The idea of writing a book hadn’t occurred to me until my sweetheart (and fiancée), Jane Butel (a really good, experienced writer!) began to punish my constant expression of social commentary, coupled with my verbally severe criticism of the political stupidity I observed in the media and the election campaigns, by telling me I should start a “blog”. Sorry, I detest today’s social media (especially Facebook), didn’t know what a blog was and, even worse, had been hounding Jane about the urgency for her to begin writing her autobiography. Neither of us are young kids, and time –for writing–could be running out. The idea of my trying to write a book before she wrote her auto-bio, I thought, might be like putting a bur under her saddle.That’s an appropriate simile because Summer on the White Grass was to be the story of my experience in trying to find and live the ‘Cowboy Life’ when I was nineteen and found my way to the White Grass Ranch in Jackson Hole, Wyoming. My problem as a would-be writer is similar to my problem as a would-be cowboy. I had never done either, before. I survived and thrived on my experience as a ‘wannabe’ cowboy. How my experience as a writer will turn out is yet to be determined.

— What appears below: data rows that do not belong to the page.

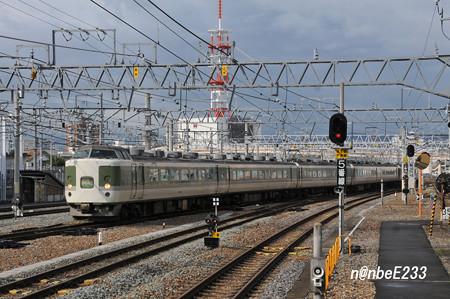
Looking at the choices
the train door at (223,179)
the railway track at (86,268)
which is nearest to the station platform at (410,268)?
the railway track at (86,268)

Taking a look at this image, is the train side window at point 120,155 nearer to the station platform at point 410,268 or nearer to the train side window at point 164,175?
the train side window at point 164,175

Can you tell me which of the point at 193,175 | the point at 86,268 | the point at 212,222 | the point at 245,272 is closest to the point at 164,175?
the point at 193,175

The writing problem I encountered in “Summer” was that I couldn’t stop myself from inserting social or political commentary in the young cowboy story. So, this final (I hope!) redraft is now going a different direction. I want to deal with the moral degeneration in the world, especially in the USA, and failure of leadership that I see today. The story of the ‘Young Cowboy’ and the White Grass Ranch property being bastardized by the National Park Service and the National Trust for Historic Preservation is just a tiny snap-shot into the canyon of moral depravity we have fallen into. They will be included in Parts II and IV of this book still titled “Summer on the White Grass”. Furthermore, I am not sure ‘morality’ is a totally cast-in-concrete concept. The development of high ‘moral character’ is neither something a country of people nor or I as an individual acquire by a certain age or because of certain experiences or educational systems. However, it’s a quality easy to discern and its lack, or absence, is immediately evident in our social, commercial, political and governmental ‘world’ today.
This book, now subtitled “The Four Seasons of Morality” is my attempt to show how life experience formed my opinion of our present national moral (or immoral?) character as well as my personal moral character. The reader will get my opinions but is expected to form his own conclusions on this subject. No lesson plan, tests, or diploma to follow. My apologies to Gibbons: The Decline and Fall of the United States of America can’t be written because–while we seem to be in a serious ‘decline’–we aren’t quite ‘fallen’, as yet.
Warning: this book is about 50% memoir, 45% my social commentary, 85% my young cowboy experience, 25% indictment of the National Park Service and the National Trust for Historic Preservation, 35% ode to the beauty of the Tetons –and 15% my thanks to Tom Robbins for giving me his Robbinsesque concept of percentage content –and my apology for my not being able to write as well as him. Worse yet, my similes and metaphors are not even 1% as good as his. On the other hand, what I have written is all true or honest opinion. Not one-tenth of 1% of this book would qualify as a novel. My true story is in regular type. My opinions and social commentary are in italicized type.